- Phalgunanda Location in Province No. 1 Phalgunanda Phalgunanda (Nepal)
- Coordinates: 27°01′N 87°43′E﻿ / ﻿27.02°N 87.72°E
- Province: Province No. 1
- District: Panchthar
- Wards: 7
- Established: 10 March 2017

Government
- • Type: Rural Council
- • Chairperson: Mr. Brijahang Angdembe (NC)
- • Vice-chairperson: Mr. Thakur Singh Nembang (NCPMC)

Area
- • Total: 107.53 km^{2} (41.52 sq mi)

Population (2022)
- • Total: 21,253
- • Density: 200/km^{2} (510/sq mi)
- Time zone: UTC+5:45 (Nepal Standard Time)
- Headquarter: Phaktep
- Website: official website

= Phalgunanda Rural Municipality =

Rural Municipality in Province No. 1, Nepal

Phalgunanda (फाल्गुनन्द गाउँपालिका) is a rural municipality (gaunpalika) out of seven rural municipality located in Panchthar District of Province No. 1 of Nepal. There are a total of 8 municipalities in Panchthar in which 1 is urban and 7 are rural.
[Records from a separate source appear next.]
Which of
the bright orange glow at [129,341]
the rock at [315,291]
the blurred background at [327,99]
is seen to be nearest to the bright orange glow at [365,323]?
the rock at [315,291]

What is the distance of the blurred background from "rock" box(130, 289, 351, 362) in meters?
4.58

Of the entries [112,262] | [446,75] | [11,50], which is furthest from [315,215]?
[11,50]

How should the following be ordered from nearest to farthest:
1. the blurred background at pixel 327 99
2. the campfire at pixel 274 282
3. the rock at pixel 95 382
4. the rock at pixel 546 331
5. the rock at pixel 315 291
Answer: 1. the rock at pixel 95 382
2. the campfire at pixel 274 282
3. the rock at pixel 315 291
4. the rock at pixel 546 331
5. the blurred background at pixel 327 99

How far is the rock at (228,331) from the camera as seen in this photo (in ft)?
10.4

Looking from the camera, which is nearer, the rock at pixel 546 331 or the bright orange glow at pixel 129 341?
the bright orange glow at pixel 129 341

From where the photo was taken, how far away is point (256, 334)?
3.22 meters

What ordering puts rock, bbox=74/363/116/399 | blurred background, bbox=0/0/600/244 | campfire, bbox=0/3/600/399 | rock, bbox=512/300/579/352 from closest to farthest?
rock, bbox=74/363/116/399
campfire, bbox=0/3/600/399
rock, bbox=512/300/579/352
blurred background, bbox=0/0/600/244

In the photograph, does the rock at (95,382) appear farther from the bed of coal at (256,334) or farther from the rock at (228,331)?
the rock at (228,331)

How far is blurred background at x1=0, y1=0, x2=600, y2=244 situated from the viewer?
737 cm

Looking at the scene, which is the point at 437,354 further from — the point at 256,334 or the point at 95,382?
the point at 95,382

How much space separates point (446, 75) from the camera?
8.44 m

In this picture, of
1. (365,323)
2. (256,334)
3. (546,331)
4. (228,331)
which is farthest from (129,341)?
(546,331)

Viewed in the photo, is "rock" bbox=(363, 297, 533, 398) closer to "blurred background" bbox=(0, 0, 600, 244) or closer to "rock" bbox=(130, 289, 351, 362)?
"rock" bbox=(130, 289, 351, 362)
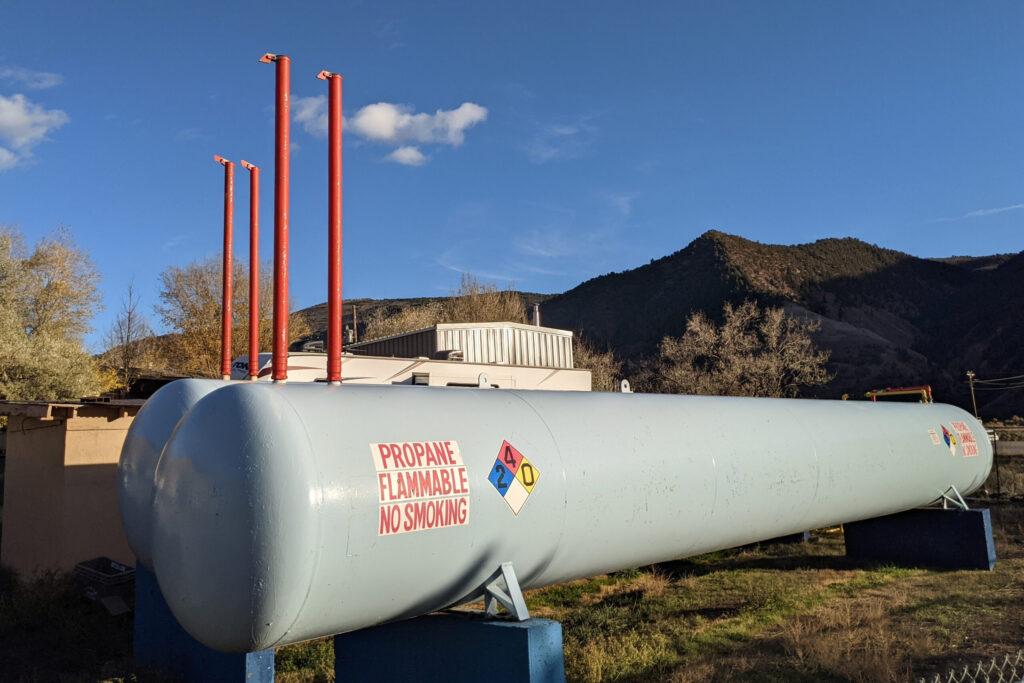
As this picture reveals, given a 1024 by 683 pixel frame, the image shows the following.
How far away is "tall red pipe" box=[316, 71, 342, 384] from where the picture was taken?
538cm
According to Ministry of Federal Affairs and Local Developme Phalgunanda has an area of 107.53 km2 and the total population of the municipality is
24060 as of Census of Nepal 2011.

Nawamidanda, Imbung, Pauwa Sartap, Chilingdin, Aangsarang and Phaktep which previously were all separate Village development committee merged to form this new local level body. Fulfilling the requirement of the new Constitution of Nepal 2015, Ministry of Federal Affairs and Local Development replaced all old VDCs and Municipalities into 753 new local level body (Municipality).

The rural municipality is divided into total 7 wards and the headquarter of this newly formed rural municipality is situated in Phaktep.